Gregory D M, Benzinger T L, Burkoth T S, Miller-Auer H, Lynn D G, Meredith S C, Botto R E
Chemistry Division, Argonne National Laboratory, IL 60439, USA.
Solid State Nucl Magn Reson. 1998 Dec;13(3):149-66. doi: 10.1016/s0926-2040(98)00086-1.

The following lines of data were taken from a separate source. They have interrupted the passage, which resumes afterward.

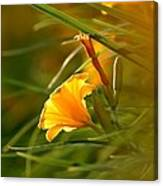 Day Lily Backlit Canvas Print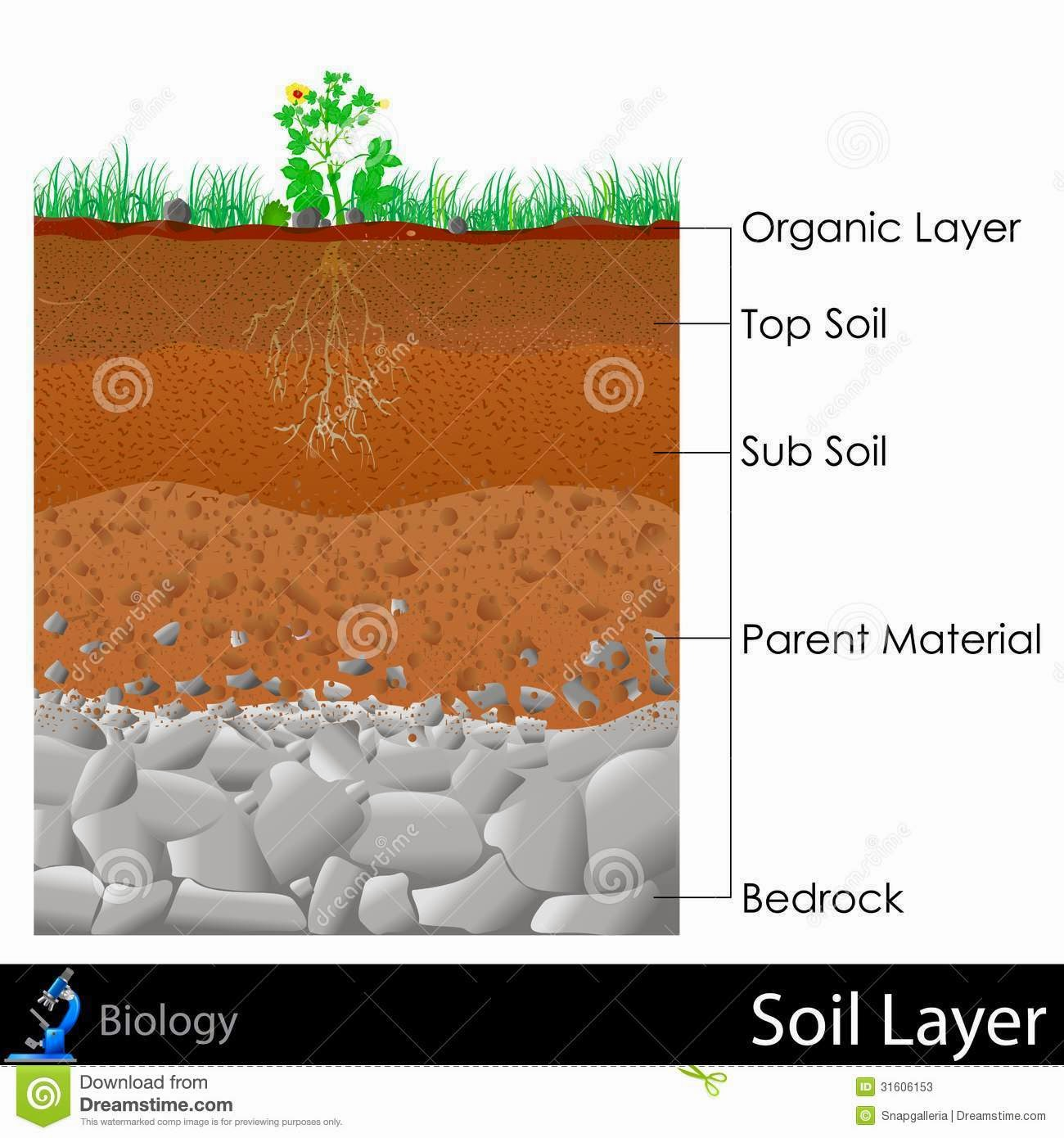 Team Tipuranga Soil Layers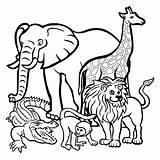 Coloring Dog Wild African Printable Getcolorings sketch template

We demonstrate a new method for investigating the structure of self-associating biopolymers using dipolar recoupling NMR techniques. This approach was applied to the study of fibrillar beta-amyloid (Abeta) peptides (the primary component of the plaques of Alzheimer's disease) containing only a single isotopic spin label (13C), by employing the DRAWS (dipolar recoupling with a windowless sequence) technique to measure 13C-13C distances. The 'single-label' approach simplified analysis of DRAWS data, since only interstrand contacts are present, without the possibility of any intrastrand contacts. As previously reported [T.L.S. Benzinger, D.M. Gregory, T.S. Burkoth, H. Miller-Auer, D.G. Lynn, R.E. Botto, S.C. Meredith, Proc. Natl. Acad. Sci. 95 (1998) 13407.], contacts of approximately 5 A were observed at all residues studied, consistent with an extended parallel beta-sheet structure with each amino acid in exact register. Here, we propose that our strategy is completely generalizable, and provides a new approach for characterizing any iterative, self-associating biopolymer. Towards the end of generalizing and refining our approach, in this paper we evaluate several issues raised by our previous analyses. First, we consider the effects of double-quantum (DQ) transverse relaxation processes. Next, we discuss the effects of various multiple-spin geometries on modeling of DRAWS data. Several practical issues are also discussed: these include (1) the use of DQ filtering experiments, either to corroborate DRAWS data, or as a rapid screening assessment of the proper placement of isotopic spin labels; and (2) the comparison of solid samples prepared by either lyophilization or freezing. Finally, data obtained from the use of single labels is compared with that obtained in doubly 13C-labeled model compounds of known crystal structure. It is shown that such data are obtainable in far more complex peptide molecules. These data,taken together, refine the DRAWS method, and demonstrate its precision and utility in obtaining high resolution structural data in complex biomolecular aggregates such as Abeta.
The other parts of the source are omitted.